## DOCUMENT EXCERPT
Begin

# Steve Lawson Conference



## KMK (Nov 15, 2017)

I know some of you have seen Dr. Lawson speak. He is hosting a conference here in SoCal on Expository Preaching. Any thoughts?


----------



## KSon (Nov 15, 2017)

I attended a Ligonier Conference in our area last year at the invitation of a local pastor. It was held in tandem with Lawson's Institute of Expository Preaching. Lawson was the only speaker at the conference.

If you are one who preaches in an expository manner, and have exegetical skills and abilities, the conference (if it is like the one I attended) was Expository Preaching 101, in essence. Nothing I hadn't learned before or been practicing in my pastorate. Not time entirely wasted, as it brought to light some good reminders and was an opportunity to fellowship in the Word with some fine brothers in the faith. That said, it seemed geared more for the minister who is new to an expository approach or is still in the early season of doing so. That was my takeway.


----------



## TheInquirer (Nov 15, 2017)

End

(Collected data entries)
Begin

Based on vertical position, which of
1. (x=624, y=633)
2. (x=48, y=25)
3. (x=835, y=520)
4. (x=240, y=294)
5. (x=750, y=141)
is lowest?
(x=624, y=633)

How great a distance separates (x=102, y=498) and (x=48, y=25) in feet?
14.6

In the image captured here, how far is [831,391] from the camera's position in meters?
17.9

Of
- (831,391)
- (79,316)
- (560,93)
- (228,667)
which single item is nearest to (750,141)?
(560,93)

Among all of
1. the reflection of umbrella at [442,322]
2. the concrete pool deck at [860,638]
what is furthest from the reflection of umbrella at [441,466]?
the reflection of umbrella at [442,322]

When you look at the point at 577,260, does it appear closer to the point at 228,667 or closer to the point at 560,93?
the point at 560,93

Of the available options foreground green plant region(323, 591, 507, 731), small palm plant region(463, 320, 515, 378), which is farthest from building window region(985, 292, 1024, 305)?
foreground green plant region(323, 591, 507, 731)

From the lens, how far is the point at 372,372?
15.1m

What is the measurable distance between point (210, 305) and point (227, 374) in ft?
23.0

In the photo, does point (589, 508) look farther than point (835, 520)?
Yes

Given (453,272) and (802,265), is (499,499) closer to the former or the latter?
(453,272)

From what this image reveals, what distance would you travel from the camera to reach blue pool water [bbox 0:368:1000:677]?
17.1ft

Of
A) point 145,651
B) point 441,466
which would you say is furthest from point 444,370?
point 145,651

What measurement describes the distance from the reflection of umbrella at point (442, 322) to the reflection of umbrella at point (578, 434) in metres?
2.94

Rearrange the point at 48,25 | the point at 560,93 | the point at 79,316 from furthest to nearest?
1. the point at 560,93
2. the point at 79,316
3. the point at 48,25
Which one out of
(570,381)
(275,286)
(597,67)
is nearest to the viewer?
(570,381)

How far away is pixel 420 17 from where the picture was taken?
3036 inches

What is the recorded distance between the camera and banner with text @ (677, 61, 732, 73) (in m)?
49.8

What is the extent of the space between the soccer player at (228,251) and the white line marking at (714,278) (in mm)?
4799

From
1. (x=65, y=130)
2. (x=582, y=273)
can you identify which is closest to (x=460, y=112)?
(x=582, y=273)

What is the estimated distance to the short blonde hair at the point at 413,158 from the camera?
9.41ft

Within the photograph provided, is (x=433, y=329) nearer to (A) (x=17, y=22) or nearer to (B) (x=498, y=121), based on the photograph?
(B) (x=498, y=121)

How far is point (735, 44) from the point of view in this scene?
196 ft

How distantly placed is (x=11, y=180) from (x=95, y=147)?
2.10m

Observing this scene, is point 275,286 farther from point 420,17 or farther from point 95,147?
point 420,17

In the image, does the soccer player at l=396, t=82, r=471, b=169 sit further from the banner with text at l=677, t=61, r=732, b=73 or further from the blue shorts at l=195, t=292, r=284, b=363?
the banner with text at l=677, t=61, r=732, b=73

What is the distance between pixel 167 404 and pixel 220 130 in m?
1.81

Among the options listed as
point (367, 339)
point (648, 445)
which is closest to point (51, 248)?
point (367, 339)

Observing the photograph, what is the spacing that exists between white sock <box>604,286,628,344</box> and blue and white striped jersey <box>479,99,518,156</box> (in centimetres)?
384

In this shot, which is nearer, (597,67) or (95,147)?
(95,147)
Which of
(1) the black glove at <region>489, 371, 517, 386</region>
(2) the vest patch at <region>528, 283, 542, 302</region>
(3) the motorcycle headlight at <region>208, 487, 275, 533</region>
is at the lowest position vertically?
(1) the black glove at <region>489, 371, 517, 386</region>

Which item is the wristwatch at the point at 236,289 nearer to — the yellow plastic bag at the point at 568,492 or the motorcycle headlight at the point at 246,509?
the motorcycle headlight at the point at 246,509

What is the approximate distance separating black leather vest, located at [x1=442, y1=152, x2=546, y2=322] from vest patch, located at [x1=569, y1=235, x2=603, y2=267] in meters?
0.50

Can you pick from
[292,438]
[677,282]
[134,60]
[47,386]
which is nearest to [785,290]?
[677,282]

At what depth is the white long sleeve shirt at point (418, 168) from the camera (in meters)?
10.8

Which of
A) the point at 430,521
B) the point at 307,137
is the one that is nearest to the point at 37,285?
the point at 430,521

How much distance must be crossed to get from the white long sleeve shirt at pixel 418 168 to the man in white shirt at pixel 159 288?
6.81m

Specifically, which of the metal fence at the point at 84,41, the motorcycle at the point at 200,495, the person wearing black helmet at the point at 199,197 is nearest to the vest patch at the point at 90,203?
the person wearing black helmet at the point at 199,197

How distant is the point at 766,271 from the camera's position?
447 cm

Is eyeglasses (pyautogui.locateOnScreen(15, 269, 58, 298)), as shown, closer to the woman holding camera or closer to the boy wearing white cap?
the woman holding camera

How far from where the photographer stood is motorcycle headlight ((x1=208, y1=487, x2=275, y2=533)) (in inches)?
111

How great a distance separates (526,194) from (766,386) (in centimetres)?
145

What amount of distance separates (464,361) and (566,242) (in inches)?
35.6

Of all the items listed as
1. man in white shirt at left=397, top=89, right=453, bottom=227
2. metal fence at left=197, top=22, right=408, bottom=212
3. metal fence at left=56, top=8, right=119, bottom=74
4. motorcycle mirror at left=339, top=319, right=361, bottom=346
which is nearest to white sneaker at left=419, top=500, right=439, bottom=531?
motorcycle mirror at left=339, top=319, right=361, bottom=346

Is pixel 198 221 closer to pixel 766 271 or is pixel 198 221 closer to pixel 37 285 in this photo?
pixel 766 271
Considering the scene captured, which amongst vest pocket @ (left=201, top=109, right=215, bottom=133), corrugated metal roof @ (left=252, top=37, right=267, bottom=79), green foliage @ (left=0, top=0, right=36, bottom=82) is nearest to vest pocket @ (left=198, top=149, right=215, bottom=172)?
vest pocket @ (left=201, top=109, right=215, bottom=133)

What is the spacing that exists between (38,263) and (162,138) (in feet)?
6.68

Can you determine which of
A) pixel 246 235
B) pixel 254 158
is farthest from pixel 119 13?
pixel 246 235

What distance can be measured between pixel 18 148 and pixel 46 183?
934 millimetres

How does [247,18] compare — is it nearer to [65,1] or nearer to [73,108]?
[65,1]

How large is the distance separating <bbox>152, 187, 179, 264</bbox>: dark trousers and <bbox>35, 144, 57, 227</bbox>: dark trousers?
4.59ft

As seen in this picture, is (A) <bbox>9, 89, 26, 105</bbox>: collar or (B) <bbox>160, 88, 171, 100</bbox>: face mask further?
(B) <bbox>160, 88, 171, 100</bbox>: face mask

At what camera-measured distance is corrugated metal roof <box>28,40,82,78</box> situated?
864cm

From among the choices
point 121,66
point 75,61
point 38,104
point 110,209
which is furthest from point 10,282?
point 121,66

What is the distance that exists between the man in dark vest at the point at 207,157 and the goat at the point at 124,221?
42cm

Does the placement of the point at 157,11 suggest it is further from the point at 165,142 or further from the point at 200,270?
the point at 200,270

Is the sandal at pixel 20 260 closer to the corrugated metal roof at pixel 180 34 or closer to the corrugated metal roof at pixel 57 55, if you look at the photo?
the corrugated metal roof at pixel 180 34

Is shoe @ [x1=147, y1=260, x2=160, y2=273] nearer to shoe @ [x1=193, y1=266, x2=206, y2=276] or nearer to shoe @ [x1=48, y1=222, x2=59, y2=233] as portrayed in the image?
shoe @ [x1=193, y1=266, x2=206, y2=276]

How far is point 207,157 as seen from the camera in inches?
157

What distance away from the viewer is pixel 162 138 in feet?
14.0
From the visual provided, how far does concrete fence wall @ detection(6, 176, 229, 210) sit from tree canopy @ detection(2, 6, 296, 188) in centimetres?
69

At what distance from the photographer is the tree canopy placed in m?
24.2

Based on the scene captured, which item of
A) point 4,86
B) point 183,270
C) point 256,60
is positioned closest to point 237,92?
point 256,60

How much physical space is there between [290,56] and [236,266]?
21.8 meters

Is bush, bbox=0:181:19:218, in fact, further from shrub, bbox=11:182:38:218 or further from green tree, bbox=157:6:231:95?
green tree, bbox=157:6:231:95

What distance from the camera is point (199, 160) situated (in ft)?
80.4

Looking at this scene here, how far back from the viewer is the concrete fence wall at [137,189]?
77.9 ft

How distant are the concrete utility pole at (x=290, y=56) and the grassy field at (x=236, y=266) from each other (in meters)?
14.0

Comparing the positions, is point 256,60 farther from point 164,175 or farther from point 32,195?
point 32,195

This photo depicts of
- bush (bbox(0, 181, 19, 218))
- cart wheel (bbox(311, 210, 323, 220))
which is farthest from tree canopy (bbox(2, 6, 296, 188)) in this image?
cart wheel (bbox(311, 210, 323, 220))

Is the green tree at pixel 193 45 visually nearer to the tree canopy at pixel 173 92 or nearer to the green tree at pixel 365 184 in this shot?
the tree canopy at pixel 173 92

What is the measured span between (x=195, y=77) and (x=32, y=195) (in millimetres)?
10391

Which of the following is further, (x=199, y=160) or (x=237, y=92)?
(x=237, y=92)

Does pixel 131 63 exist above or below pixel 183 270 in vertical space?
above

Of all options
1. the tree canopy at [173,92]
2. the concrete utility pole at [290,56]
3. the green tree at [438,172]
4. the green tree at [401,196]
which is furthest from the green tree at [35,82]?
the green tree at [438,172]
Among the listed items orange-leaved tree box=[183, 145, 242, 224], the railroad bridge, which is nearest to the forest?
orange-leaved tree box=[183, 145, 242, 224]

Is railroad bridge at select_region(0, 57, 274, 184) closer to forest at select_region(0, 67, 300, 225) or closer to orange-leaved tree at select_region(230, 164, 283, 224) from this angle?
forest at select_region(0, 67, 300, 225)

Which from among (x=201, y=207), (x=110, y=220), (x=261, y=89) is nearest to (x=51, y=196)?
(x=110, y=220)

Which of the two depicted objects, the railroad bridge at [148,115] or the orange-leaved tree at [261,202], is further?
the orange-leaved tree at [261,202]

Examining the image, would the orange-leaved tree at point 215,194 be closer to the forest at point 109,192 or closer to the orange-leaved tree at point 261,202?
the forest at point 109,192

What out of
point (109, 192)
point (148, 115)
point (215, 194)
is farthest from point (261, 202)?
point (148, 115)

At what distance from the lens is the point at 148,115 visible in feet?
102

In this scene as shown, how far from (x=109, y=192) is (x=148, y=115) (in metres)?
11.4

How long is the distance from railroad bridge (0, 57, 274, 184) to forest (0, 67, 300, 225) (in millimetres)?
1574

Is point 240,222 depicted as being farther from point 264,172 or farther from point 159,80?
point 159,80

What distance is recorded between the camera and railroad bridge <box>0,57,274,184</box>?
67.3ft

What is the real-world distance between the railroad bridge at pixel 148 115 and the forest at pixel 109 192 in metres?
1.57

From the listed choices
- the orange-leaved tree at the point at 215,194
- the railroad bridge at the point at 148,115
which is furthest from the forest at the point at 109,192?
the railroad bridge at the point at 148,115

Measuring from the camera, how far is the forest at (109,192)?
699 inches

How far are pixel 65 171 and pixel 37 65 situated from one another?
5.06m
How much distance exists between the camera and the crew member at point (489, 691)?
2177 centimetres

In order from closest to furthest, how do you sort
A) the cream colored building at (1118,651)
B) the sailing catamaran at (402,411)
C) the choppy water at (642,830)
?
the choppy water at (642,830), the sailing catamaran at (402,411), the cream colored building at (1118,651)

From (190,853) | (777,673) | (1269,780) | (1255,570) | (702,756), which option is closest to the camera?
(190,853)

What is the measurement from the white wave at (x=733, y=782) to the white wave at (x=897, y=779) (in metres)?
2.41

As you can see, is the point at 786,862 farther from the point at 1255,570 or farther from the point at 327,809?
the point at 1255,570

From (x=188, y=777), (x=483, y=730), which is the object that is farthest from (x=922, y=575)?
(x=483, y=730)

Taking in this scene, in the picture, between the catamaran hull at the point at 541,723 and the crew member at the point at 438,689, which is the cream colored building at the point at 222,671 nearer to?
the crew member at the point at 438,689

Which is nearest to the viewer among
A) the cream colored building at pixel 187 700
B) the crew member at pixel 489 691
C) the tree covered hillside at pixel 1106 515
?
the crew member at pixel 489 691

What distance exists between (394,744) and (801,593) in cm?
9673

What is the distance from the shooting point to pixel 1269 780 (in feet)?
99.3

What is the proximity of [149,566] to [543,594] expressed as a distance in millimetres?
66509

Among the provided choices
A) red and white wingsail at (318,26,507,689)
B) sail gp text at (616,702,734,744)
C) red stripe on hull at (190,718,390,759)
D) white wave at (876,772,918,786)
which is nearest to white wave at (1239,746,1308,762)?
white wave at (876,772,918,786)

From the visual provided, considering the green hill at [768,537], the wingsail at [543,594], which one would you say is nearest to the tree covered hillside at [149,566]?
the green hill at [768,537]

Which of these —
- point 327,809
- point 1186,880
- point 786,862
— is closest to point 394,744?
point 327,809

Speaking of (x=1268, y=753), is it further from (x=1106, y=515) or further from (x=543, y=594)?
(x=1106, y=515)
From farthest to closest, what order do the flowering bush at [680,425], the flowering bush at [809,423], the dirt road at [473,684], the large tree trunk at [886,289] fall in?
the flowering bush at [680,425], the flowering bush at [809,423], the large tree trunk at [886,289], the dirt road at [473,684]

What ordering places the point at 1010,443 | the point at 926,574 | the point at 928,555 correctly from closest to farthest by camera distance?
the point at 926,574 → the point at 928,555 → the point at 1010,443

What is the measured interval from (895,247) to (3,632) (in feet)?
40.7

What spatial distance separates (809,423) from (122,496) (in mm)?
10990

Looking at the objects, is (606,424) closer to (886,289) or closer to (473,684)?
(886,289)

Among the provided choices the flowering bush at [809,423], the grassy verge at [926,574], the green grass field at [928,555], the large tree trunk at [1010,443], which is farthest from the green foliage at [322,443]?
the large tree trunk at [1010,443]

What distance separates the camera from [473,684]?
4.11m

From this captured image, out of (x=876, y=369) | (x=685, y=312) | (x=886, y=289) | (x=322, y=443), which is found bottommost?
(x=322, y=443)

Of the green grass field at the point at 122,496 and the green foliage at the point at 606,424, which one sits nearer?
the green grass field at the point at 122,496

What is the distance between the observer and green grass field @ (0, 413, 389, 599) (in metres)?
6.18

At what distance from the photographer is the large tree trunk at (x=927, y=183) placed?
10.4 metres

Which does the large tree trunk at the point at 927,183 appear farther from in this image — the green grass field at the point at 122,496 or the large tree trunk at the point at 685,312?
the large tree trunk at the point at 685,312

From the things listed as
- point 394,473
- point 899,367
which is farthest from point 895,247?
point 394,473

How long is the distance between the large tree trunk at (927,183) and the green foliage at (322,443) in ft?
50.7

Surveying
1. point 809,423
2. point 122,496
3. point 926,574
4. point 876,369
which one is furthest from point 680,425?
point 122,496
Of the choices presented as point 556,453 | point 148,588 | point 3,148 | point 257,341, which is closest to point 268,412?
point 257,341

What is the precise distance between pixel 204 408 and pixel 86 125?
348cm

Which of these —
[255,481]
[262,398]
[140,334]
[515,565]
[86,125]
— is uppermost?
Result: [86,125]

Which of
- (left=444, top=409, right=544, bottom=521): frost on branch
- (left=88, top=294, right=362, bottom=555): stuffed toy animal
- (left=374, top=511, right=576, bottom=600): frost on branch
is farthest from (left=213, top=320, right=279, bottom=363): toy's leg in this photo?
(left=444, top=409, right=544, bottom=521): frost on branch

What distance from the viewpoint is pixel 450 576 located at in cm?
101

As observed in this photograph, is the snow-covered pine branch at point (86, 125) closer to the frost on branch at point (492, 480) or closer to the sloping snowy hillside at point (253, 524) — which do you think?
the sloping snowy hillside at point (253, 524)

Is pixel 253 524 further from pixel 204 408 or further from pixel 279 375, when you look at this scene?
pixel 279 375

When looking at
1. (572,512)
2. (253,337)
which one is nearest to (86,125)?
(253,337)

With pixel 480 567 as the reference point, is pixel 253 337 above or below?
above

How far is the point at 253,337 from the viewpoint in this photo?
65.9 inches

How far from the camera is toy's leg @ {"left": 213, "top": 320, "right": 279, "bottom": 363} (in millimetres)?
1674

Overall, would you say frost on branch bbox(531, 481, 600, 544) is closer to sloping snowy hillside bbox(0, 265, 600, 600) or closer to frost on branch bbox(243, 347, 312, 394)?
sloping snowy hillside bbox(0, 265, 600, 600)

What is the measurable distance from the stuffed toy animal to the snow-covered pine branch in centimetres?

End

## WHAT IS EXPECTED
Resume the forum thread about the Steve Lawson conference, starting right after its last line.

## WRITTEN ANSWER
Heard him speak once in person and skipped his last session. His speaking style was just too much for me but I know many others have been encouraged by him.


----------



## SolaScriptura (Nov 15, 2017)

I attended his conference held on the campus of RTS Atlanta earlier this year. Very basic level stuff. It seemed to be geared towards ministers of churches who don't have much (if any) formal training.


----------



## Bill The Baptist (Nov 16, 2017)

I went to the Expositor’s conference in Louisville last year, and he was there with Al Mohler and Aliatair Begg. He is very solid, but not really my favorite. I enjoyed Alistair Begg much more.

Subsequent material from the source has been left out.